● TASKS TO PERFORM
1/ Copy the passage of the article on Robert Charrow's confirmation hearing from "With the recent" up to and including "ahead for Charrow.".
2/ Write the next part of the article on Robert Charrow's confirmation hearing, picking up right after its final sentence.

● TEXT
* * *
Robert Charrow, the Greenberg Traurig shareholder picked to serve as general counsel to the U.S. Health and Human Services Department, pledged on Thursday to resist any efforts to undermine the Affordable Care Act — regulations that Senate Democrats said remain the “law of the land” following the failure of Republican-backed reform legislation.
“I am a firm believer in applying the law as written and passed by Congress,” Charrow, a Greenberg Traurig lawyer since 2002, said at his confirmation hearing before the Senate Finance Committee.“And if an action is inconsistent with the law, I will not approve it.”
With the recent collapse of a so-called skinny repeal of the Affordable Care Act and with President Donald Trump appearing to root for the law’s failure—”let ObamaCare implode,” he said on Twitter—senators did not mince words about the challenges ahead for Charrow.
“Obviously the effort to fix our nation’s health care system suffered a setback recently,” said Sen. Orrin Hatch, R-Utah, chairman of the Senate Finance Committee, in his opening remarks. Hatch said Charrow might face at times some disagreement between the White House and HHS, and he will be tasked with ensuring that “the laws on the books as written are followed.”
The general counsel post at HHS, added Sen. Ron Wyden, is a “tough job under normal circumstances.”
“I don’t think he’s seen tough until he tries to tackle it as this point at time,” Wyden said. “Right now, it seems this administration is spending a fair amount of time undermining the law.” Wyden and other Senate Democrats pressed Charrow for a commitment to uphold the signature achievement of the Obama administration, noting Trump’s recent comment that he plans to “let Obamacare fail, and then the Democrats are going to come to us.”
“Being general counsel of the Department of Health and Human Services is not exactly for the faint-hearted right now,” Wyden said.
Charrow said he would approach the general counsel job as a neutral arbiter, evaluating the agency’s actions as though he were a federal district judge.
“The Affordable Care Act is the law of the land. It is the administration’s job to faithfully execute that law, and it’s going to be your job to be the honest cop on the beat,” Wyden said. “If the president, the [HHS] secretary or anybody else wants to take steps that are, in your view, inconsistent with the spirit or letter of the law, it is your job to tell them so. Will you do that?”
* * *
● PROVIDED INFORMATION

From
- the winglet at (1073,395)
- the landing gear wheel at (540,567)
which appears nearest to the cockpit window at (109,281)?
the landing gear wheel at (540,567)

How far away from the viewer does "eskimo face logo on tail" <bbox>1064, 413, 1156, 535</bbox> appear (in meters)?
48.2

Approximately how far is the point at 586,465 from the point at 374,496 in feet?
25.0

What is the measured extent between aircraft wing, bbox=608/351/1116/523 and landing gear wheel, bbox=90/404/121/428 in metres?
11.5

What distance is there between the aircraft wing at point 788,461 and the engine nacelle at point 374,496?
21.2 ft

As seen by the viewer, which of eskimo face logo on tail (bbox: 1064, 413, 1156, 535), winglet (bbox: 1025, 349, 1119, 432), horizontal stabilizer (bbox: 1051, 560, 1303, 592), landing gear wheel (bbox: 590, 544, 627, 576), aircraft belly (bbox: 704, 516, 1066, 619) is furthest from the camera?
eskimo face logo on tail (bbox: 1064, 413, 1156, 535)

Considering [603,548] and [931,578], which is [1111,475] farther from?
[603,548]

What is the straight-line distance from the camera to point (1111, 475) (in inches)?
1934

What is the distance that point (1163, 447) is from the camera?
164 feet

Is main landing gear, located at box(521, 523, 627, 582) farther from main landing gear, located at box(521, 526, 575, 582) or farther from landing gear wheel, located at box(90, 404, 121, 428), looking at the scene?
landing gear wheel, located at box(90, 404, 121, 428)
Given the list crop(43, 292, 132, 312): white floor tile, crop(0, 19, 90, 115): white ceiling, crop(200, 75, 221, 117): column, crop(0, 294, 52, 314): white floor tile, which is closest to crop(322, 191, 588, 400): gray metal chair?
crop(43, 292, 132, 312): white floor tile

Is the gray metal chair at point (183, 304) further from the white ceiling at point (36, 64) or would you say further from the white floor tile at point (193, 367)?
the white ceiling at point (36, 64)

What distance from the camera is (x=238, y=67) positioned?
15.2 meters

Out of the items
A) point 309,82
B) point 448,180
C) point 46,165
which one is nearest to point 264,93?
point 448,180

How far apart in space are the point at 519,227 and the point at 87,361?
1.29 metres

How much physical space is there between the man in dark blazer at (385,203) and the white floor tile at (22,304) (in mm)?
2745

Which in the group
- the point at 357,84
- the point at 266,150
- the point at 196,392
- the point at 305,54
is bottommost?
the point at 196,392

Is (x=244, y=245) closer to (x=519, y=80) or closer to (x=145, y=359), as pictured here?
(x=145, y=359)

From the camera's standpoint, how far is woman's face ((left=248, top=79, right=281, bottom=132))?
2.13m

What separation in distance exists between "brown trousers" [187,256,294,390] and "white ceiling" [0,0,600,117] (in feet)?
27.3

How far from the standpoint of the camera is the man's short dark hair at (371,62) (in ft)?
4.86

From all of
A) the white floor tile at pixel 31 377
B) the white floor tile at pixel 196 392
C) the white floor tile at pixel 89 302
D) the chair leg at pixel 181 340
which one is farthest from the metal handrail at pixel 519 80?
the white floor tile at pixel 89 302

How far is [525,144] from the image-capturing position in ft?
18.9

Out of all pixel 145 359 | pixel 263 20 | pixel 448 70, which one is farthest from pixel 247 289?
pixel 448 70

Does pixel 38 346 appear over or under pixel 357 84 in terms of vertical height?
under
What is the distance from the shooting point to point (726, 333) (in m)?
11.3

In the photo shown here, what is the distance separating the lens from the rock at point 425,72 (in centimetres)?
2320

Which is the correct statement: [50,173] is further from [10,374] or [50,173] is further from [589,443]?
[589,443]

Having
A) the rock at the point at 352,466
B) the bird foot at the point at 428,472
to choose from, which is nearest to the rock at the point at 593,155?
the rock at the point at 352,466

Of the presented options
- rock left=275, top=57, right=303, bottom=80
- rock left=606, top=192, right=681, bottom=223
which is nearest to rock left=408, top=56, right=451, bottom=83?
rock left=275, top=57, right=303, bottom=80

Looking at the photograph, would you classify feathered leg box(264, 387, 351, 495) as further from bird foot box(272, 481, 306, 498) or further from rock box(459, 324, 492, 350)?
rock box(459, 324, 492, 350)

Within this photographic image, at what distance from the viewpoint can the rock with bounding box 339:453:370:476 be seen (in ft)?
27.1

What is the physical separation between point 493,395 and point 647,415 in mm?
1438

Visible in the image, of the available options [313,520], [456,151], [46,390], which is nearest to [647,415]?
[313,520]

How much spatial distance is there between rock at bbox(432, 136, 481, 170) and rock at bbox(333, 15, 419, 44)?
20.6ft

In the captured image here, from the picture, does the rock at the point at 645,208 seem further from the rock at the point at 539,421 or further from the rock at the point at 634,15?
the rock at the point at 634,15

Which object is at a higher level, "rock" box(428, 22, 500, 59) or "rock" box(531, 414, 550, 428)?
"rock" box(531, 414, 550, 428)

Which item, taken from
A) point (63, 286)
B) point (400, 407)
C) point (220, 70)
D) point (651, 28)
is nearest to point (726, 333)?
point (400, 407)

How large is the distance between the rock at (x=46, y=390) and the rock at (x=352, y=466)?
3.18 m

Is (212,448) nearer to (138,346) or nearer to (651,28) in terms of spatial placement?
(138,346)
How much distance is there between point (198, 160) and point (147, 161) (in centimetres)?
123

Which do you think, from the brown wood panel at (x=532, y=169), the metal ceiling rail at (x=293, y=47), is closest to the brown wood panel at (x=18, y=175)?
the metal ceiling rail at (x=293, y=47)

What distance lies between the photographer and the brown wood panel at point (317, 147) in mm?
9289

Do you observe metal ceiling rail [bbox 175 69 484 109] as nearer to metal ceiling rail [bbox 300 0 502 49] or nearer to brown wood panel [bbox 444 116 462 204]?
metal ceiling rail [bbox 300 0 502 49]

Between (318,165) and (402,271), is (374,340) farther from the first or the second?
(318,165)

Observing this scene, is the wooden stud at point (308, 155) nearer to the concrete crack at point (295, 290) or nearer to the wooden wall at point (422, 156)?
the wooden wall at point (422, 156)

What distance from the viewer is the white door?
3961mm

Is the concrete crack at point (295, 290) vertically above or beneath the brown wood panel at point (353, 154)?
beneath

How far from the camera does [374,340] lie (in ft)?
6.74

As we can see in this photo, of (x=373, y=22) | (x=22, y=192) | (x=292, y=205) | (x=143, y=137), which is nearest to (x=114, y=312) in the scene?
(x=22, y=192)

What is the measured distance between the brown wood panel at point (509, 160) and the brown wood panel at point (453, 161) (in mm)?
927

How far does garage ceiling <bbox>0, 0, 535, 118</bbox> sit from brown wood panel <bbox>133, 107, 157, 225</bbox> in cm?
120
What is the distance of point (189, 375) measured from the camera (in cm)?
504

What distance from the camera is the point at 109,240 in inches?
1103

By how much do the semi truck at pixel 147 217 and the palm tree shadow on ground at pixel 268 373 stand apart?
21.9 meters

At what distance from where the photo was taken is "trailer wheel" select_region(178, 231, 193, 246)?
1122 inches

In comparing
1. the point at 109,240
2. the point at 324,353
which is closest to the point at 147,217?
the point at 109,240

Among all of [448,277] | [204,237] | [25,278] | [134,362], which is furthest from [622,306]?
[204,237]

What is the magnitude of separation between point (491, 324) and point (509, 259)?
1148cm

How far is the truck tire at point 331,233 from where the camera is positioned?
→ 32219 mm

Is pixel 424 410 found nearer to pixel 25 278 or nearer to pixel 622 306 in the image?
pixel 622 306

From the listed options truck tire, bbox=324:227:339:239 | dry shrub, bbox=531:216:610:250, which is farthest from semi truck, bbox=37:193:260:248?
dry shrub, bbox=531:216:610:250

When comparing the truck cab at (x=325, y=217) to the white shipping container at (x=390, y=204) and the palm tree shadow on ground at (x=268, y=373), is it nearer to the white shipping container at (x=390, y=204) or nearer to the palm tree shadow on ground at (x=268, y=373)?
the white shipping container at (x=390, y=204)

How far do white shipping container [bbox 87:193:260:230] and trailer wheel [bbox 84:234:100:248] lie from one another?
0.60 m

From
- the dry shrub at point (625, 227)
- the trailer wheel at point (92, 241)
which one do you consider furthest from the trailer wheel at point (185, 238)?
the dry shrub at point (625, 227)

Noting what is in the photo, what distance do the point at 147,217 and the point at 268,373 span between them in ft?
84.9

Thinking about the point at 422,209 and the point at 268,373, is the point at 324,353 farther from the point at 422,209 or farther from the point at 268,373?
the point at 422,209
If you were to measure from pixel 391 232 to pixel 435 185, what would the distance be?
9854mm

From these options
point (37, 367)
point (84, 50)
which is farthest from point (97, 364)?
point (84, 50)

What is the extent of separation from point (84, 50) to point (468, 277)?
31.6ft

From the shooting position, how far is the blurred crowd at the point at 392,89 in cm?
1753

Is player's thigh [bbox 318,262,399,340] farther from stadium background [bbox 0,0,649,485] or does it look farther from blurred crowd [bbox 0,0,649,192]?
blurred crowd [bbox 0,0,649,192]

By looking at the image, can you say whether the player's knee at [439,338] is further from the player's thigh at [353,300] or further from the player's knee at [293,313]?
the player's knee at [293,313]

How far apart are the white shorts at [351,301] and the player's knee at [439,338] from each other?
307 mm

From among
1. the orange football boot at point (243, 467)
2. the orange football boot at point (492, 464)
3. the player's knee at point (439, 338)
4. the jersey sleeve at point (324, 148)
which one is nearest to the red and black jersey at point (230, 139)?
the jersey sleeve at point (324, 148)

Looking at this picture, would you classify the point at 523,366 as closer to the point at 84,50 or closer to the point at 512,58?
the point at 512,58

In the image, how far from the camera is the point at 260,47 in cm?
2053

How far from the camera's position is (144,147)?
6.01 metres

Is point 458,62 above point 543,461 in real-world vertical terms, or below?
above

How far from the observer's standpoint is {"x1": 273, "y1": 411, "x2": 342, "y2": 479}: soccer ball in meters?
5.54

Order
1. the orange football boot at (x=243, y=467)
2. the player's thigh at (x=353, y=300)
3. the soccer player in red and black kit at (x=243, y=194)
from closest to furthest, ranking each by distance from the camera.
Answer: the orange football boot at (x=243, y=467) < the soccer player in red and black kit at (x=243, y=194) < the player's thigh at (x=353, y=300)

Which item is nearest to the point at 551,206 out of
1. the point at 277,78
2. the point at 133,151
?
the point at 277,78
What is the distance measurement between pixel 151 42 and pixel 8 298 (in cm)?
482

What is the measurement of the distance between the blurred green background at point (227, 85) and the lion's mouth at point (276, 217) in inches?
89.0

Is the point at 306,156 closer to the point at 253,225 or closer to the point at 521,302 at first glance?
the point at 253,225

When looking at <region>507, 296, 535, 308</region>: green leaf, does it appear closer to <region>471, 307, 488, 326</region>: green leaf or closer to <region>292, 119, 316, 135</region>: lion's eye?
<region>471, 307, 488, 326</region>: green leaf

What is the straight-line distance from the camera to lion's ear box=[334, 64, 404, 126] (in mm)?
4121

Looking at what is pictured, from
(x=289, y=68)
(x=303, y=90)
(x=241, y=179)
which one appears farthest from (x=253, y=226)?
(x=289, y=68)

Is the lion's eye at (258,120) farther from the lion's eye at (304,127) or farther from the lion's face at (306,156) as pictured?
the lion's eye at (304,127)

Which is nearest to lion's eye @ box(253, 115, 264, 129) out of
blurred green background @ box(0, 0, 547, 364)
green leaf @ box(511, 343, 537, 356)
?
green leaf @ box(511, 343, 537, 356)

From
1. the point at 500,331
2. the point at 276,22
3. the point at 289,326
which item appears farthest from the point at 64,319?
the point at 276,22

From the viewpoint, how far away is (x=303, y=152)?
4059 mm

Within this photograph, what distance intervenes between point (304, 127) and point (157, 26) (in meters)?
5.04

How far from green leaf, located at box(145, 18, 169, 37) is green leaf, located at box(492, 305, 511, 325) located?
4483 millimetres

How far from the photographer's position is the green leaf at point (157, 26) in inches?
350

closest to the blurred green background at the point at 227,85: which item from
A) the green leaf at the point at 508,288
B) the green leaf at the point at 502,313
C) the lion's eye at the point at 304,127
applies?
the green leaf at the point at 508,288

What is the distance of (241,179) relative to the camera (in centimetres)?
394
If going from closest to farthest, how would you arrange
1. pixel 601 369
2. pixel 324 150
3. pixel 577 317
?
* * *
● ANSWERS PER TASK
1/
With the recent collapse of a so-called skinny repeal of the Affordable Care Act and with President Donald Trump appearing to root for the law’s failure—”let ObamaCare implode,” he said on Twitter—senators did not mince words about the challenges ahead for Charrow.

2/
“Yes I will,” Charrow replied. Later in the hearing, when asked whether he would alert Congress to any push by the Trump administration to skirt or sabotage the law, Charrow said, “People who know me know I have a big mouth.”
Charrow revealed in his financial disclosure his $661,548 salary and bonus at the firm, which includes compensation from January 2016 to April 6 of this year. In his ethics agreement, Charrow said: “Pursuant to my agreement with the firm, if l am still with the firm on June 30, 2017, I will be entitled to receive a midyear distribution based on the law firm’s collections in 2017, through that date. That payment would be made at the end of July 2017.”
He identified the value of that midyear distribution at between $15,000 and $50,000. Charrow provided legal services to more than 70 companies, many in the health care and retail space, according to his disclosure.
Those companies included, according to his financial disclosure, Sanofi US, Playtex Products LLC, Molina Healthcare, Medtronic Inc., CVS Pharmacy Inc., L’Oreal USA Corp. and Teva Pharmaceutical Industries Inc.
The Obama administration’s health care department general counsel, William Schultz, returned to Zuckerman Spaeder in November. Jeffrey Davis has served as the acting general counsel since then. “There’s a huge amount of uncertainty. I think there will be changes,” Schultz said in an interview then. “I’m skeptical a new administration and particularly the Senate would support legislation that would take health insurance away from the 20 million people who gained it during the Affordable Care Act” implementation.